ENUNCIADO DA TAREFA
Extraia literalmente do texto sobre ações civis públicas por lavra ilegal o segmento que começa em "As Ações Civis" e termina em "usurpado nessas situações.".

TRECHO DA PÁGINA
As Ações Civis Públicas ajuizadas pela União relacionadas à prática de lavra ilegal têm como finalidade a recomposição do patrimônio público supostamente usurpado nessas situações.
Por patrimônio público, leia-se os recursos minerais eventualmente extraídos de forma irregular, seja em razão da ausência de título autorizativo ou por desrespeito aos limites estabelecidos pelo poder concedente.
Apesar de serem ações de grande relevo para o interesse público, no sentido de garantir à União o recebimento da devida contraprestação pela lavra ilegal, o que se vê na prática são pleitos indenizatórios em valores que passam ao largo de qualquer razoabilidade e traduzem-se em verdadeiras pretensões de enriquecimento ilícito.
(a) Pretensão da União e inconsistência da tese
O pedido principal dessas demandas é, no mais das vezes, a condenação do particular que lavrou irregularmente ao pagamento de valores correspondentes ao volume de minério lavrado, multiplicado pelo preço de venda do metro cúbico ou da tonelada do produto. Em outras palavras, a União pretende ser ressarcida com base no faturamento bruto incorrido em determinado período.
O caráter desarrazoado de tal quantificação se dá, em primeiro lugar, pelo fato de que a Lei 7.990/89 instituiu a Compensação Financeira pela Exploração de Recursos Minerais (CFEM) como única contraprestação devida à União pelo aproveitamento mineral, sendo somente este o benefício econômico a ser auferido pelo Poder Público em decorrência dessa atividade.
Por força constitucional e legal, é vedado à União realizar a atividade de mineração de forma direta, cabendo-lhe apenas o gerenciamento estratégico destes recursos naturais por meio da outorga de consentimentos para que os particulares, de forma exclusiva, possam aproveitar o seu potencial econômico. Não é por outra razão que a Constituição (art. 176) atribuiu ao particular a propriedade exclusiva de todo o produto da lavra decorrente da jazida onerada por seu Direito Minerário.

DADOS DE ORIGEM
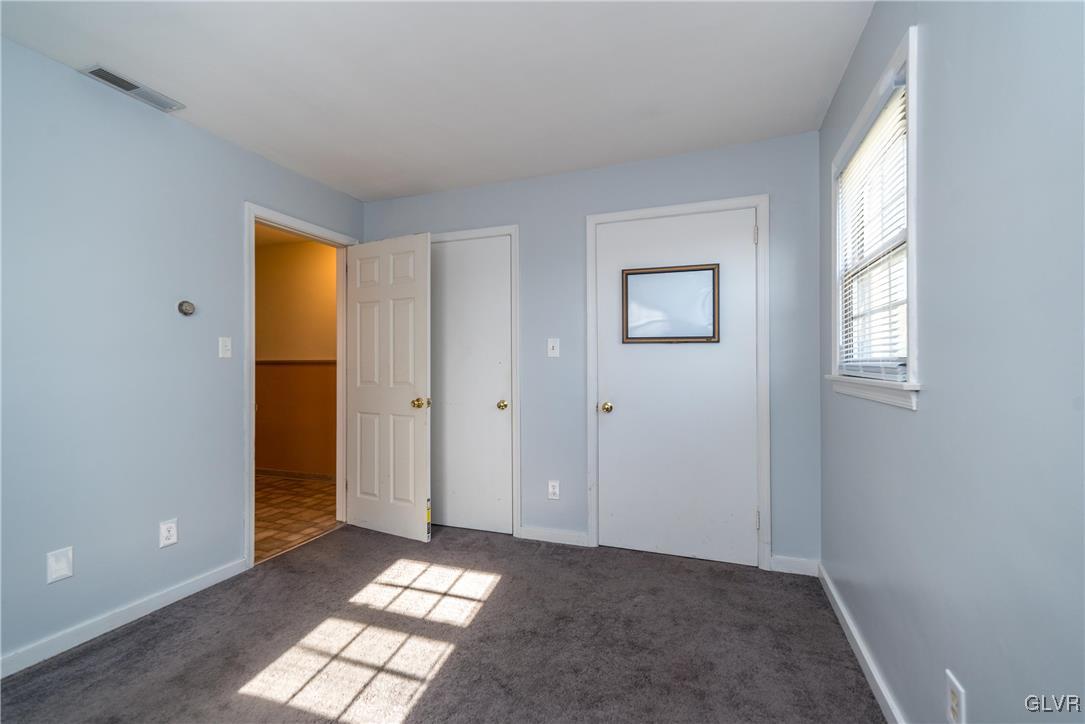 134 El Reno Avenue Nazareth, PA 18064 - Photo 15 of 33 Bedroom 1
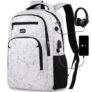 Men’s College Laptop Backpack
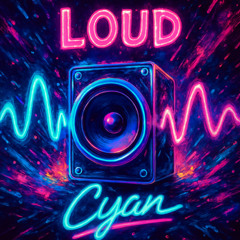 Loud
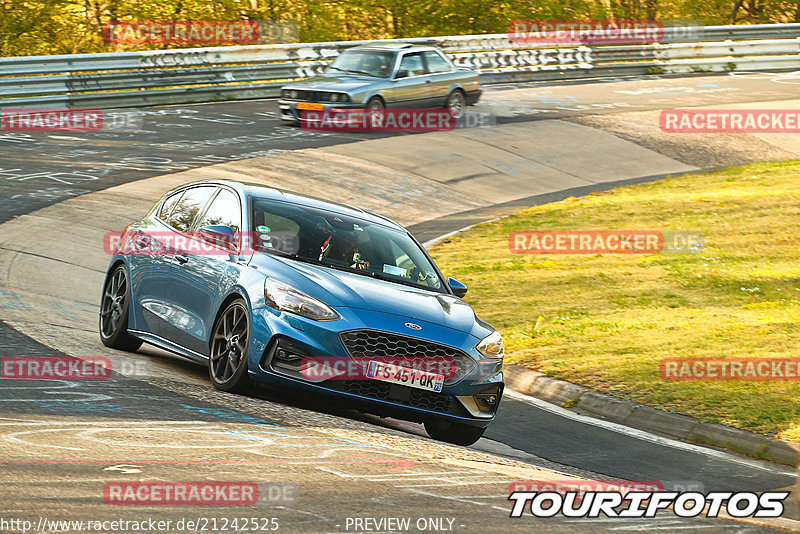 Bild #21242525 - Touristenfahrten Nürburgring Nordschleife (04.05.2023)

RESPOSTA DA TAREFA
As Ações Civis Públicas ajuizadas pela União relacionadas à prática de lavra ilegal têm como finalidade a recomposição do patrimônio público supostamente usurpado nessas situações.